While it is not surprising that Ireland would react as she did, seeing that she is a leader of the feminist movement in our society, it is disturbing to think that individuals who claim to be followers of Christ would be so virulently opposed to the concept of a woman’s submission to her husband. If we reject the concept of submission in the marriage relationship, we are arguing with God rather than man.

A simple reading of Paul’s epistle to the Ephesians (chapter 5) establishes the two most fundamental responsibilities God has given to each individual in marriage. In the remainder of this article, let us consider them briefly.

Husbands, Love Your Wives

“Husbands, love your wives, just as Christ also loved the church and gave Himself for her” (vs. 25)… “So husbands ought to love their own wives as their own bodies; he who loves his wife loves himself” (vs. 28)… “Nevertheless let each one of you in particular so love his own wife as himself” (vs. 33).

The greek term, agape, which is translated “love” in this text has reference to moral obligation. Though a husband obviously has tender feelings for his wife, the emphasis here is in his treatment of her. No man can claim to be loving his wife if he has not placed her interests before his own. His primary responsibility in the relationship is to actively seek her welfare. His failure in this is the primary reason why women have suffered so much throughout the history of mankind.

Husbands should consider the Apostle Paul’s description of love in his epistle to the Corinthians. “Love suffers long and is kind; love does not envy; love does not parade itself, is not puffed up; does not behave rudely, does not seek its own, is not provoked, thinks no evil; does not rejoice in iniquity, but rejoices in the truth; bears all things, believes all things, hopes all things, endures all things” (1 Cor. 13:4-7). If a man’s treatment of his wife is not the same in type to Christ’s treatment of the church, it cannot be said that he is obeying this command of God.

Wives, Submit to Your Husbands

“Wives, submit to your own husbands, as to the Lord. For the husband is head of the wife, as also Christ is head of the church; and He is the Savior of the body. Therefore, just as the church is subject to Christ, so let the wives be to their own husbands in everything” (vs. 22-24).

The concept of submission is an important aspect of each facet of a Christian’s life. It characterizes his relationship to his God, his government, his elders, his parents, and even to his relationship with other Christians. “submitting to one another in the fear of God” (cf. Eph. 5:21).

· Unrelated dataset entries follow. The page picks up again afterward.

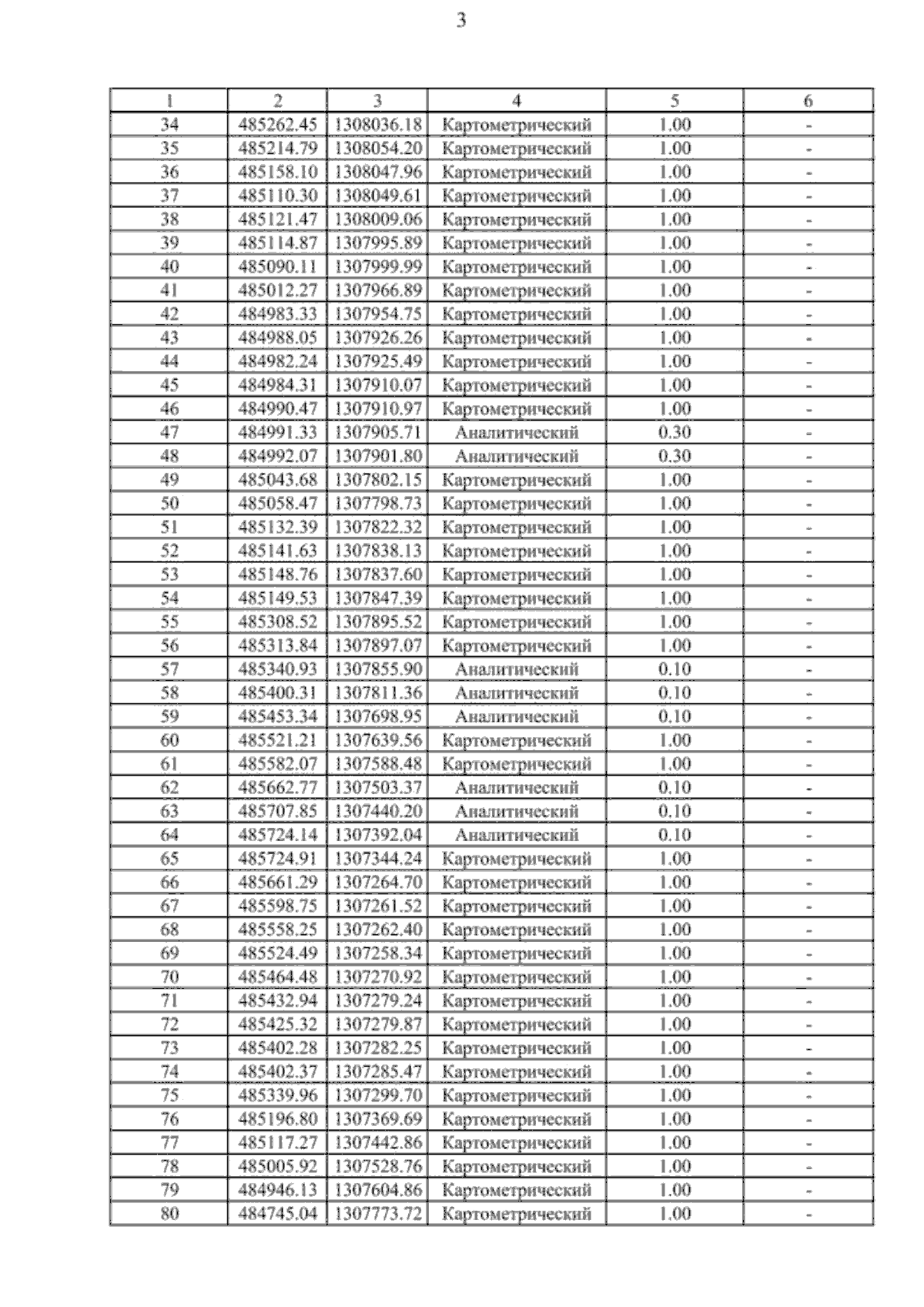 3

| 1 | 2 | 3 | 4 | 5 | 6 |
|---|---|---|---|---|---|
| 34 | 485262.45 | 1308036.18 | Картометрический | 1.00 | - |
| 35 | 485214.79 | 1308054.20 | Картометрический | 1.00 | - |
| 36 | 485158.10 | 1308047.96 | Картометрический | 1.00 | - |
| 37 | 485110.30 | 1308049.61 | Картометрический | 1.00 | - |
| 38 | 485121.47 | 1308009.06 | Картометрический | 1.00 | - |
| 39 | 485114.87 | 1307995.89 | Картометрический | 1.00 | - |
| 40 | 485090.11 | 1307999.99 | Картометрический | 1.00 | - |
| 41 | 485012.27 | 1307966.89 | Картометрический | 1.00 | - |
| 42 | 484983.33 | 1307954.75 | Картометрический | 1.00 | - |
| 43 | 484988.05 | 1307926.26 | Картометрический | 1.00 | - |
| 44 | 484982.24 | 1307925.49 | Картометрический | 1.00 | - |
| 45 | 484984.31 | 1307910.07 | Картометрический | 1.00 | - |
| 46 | 484990.47 | 1307910.97 | Картометрический | 1.00 | - |
| 47 | 484991.33 | 1307905.71 | Аналитический | 0.30 | - |
| 48 | 484992.07 | 1307901.80 | Аналитический | 0.30 | - |
| 49 | 485043.68 | 1307802.15 | Картометрический | 1.00 | - |
| 50 | 485058.47 | 1307798.73 | Картометрический | 1.00 | - |
| 51 | 485132.39 | 1307822.32 | Картометрический | 1.00 | - |
| 52 | 485141.63 | 1307838.13 | Картометрический | 1.00 | - |
| 53 | 485148.76 | 1307837.60 | Картометрический | 1.00 | - |
| 54 | 485149.53 | 1307847.39 | Картометрический | 1.00 | - |
| 55 | 485308.52 | 1307895.52 | Картометрический | 1.00 | - |
| 56 | 485313.84 | 1307897.07 | Картометрический | 1.00 | - |
| 57 | 485340.93 | 1307855.90 | Аналитический | 0.10 | - |
| 58 | 485400.31 | 1307811.36 | Аналитический | 0.10 | - |
| 59 | 485453.34 | 1307698.95 | Аналитический | 0.10 | - |
| 60 | 485521.21 | 1307639.56 | Картометрический | 1.00 | - |
| 61 | 485582.07 | 1307588.48 | Картометрический | 1.00 | - |
| 62 | 485662.77 | 1307503.37 | Аналитический | 0.10 | - |
| 63 | 485707.85 | 1307440.20 | Аналитический | 0.10 | - |
| 64 | 485724.14 | 1307392.04 | Аналитический | 0.10 | - |
| 65 | 485724.91 | 1307344.24 | Картометрический | 1.00 | - |
| 66 | 485661.29 | 1307264.70 | Картометрический | 1.00 | - |
| 67 | 485598.75 | 1307261.52 | Картометрический | 1.00 | - |
| 68 | 485558.25 | 1307262.40 | Картометрический | 1.00 | - |
| 69 | 485524.49 | 1307258.34 | Картометрический | 1.00 | - |
| 70 | 485464.48 | 1307270.92 | Картометрический | 1.00 | - |
| 71 | 485432.94 | 1307279.24 | Картометрический | 1.00 | - |
| 72 | 485425.32 | 1307279.87 | Картометрический | 1.00 | - |
| 73 | 485402.28 | 1307282.25 | Картометрический | 1.00 | - |
| 74 | 485402.37 | 1307285.47 | Картометрический | 1.00 | - |
| 75 | 485339.96 | 1307299.70 | Картометрический | 1.00 | - |
| 76 | 485196.80 | 1307369.69 | Картометрический | 1.00 | - |
| 77 | 485117.27 | 1307442.86 | Картометрический | 1.00 | - |
| 78 | 485005.92 | 1307528.76 | Картометрический | 1.00 | - |
| 79 | 484946.13 | 1307604.86 | Картометрический | 1.00 | - |
| 80 | 484745.04 | 1307773.72 | Картометрический | 1.00 | - |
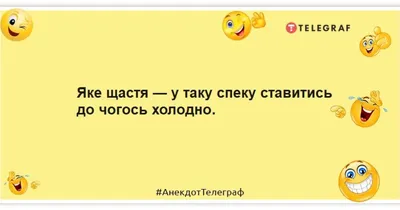 TELEGRAF

Яке щастя — у таку спеку ставитись до чогось холодно.

#АнекдотТелеграф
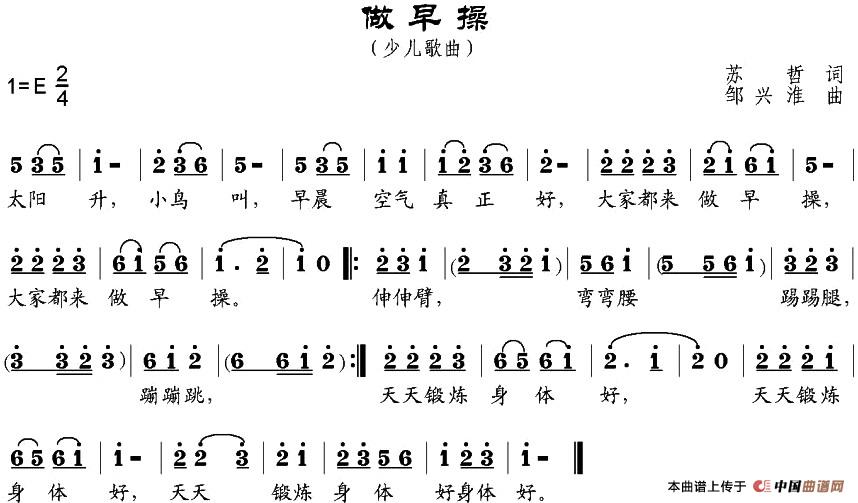 做早操

（少儿歌曲）

1=E $\frac{2}{4}$

苏　哲　词
邹兴淮　曲

5 3 5 | i - | 2 3 6 | 5 - | 5 3 5 | i i | i 2 3 6 | 2 - | 2 2 2 3 | 2 i 6 i | 5 - |
太阳　升，　小鸟　叫，　早晨　空气　真　正　好，　大家都来　做　早　操，

2 2 2 3 | 6 i 5 6 | i . 2 | i 0 ‖: 2 3 i | (2 3 2 i) | 5 6 i | (5 5 6 i) | 3 2 3 |
大家都来　做　早　操。　伸伸臂，　弯弯腰　踢踢腿，

(3 3 2 3) | 6 i 2 | (6 6 i 2) :‖ 2 2 2 3 | 6 5 6 i | 2 . i | 2 0 | 2 2 2 i |
蹦蹦跳，　天天锻炼　身　体　好，　天天锻炼

6 5 6 i | i - | 2 2 3 | 2 i | 2 3 5 6 | i 2 3 | i - ‖
身　体　好，　天天　锻炼　身　体　好身体　好。

本曲谱上传于 中国曲谱网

Someone has to be the head of the home, and God has given that position to the husband. He is the head because of creation (cf. 1 Cor. 11:8-10). He is the head, ultimately, because God has given him that place in the home. Christian women have no right to question the place given to them in the home. Their place is not in any way an indication of inferiority, rather it is a simple statement of position. Just as one’s submission to the governing authority does not indicate an inferior person, submission in the home does not indicate inferiority in person (cf. Gal. 3:28-29).

Husbands, love your wives… Wives, submit to your husbands. You must, for your God demands it!